_Exercise brief_: Return precisely the opening lines of the listing below, ending with the line that contains "Раненые в палате".

_Supplied records_:
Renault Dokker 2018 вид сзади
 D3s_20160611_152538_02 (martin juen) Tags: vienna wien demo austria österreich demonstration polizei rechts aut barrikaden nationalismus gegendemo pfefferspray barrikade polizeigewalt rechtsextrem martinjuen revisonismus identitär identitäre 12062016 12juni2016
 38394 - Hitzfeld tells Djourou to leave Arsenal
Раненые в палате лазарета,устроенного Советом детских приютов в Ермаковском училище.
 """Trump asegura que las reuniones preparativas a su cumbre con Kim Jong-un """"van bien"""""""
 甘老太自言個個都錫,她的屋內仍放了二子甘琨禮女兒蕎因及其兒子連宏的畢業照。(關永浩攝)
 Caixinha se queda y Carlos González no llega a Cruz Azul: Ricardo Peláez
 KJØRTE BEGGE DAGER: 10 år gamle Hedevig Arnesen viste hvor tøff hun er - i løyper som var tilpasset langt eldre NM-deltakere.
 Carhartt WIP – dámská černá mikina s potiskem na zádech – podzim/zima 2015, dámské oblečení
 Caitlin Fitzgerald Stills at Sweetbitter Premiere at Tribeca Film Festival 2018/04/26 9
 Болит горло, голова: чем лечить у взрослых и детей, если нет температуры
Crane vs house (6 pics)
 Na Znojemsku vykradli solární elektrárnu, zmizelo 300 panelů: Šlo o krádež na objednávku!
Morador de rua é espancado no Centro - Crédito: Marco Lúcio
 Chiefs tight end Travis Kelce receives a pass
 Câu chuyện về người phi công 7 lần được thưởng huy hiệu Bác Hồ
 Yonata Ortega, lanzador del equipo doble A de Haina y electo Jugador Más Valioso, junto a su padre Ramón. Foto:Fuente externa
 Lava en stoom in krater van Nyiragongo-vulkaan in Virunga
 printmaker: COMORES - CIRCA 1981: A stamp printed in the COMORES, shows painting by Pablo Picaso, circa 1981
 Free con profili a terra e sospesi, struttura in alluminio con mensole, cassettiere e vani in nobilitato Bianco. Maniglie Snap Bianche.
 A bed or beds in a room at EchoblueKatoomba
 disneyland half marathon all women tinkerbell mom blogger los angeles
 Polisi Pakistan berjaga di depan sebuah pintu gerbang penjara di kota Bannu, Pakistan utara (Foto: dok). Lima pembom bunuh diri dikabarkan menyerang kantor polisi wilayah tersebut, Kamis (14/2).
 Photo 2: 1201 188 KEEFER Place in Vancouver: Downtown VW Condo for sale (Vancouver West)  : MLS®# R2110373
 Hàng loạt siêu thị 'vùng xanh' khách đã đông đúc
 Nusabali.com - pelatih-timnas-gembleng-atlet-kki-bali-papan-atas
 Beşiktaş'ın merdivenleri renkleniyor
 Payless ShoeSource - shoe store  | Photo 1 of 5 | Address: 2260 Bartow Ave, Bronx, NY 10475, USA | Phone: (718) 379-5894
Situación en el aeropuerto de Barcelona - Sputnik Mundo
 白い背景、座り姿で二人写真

_Output of the exercise_:
Renault Dokker 2018 вид сзади
 D3s_20160611_152538_02 (martin juen) Tags: vienna wien demo austria österreich demonstration polizei rechts aut barrikaden nationalismus gegendemo pfefferspray barrikade polizeigewalt rechtsextrem martinjuen revisonismus identitär identitäre 12062016 12juni2016
 38394 - Hitzfeld tells Djourou to leave Arsenal
Раненые в палате лазарета,устроенного Советом детских приютов в Ермаковском училище.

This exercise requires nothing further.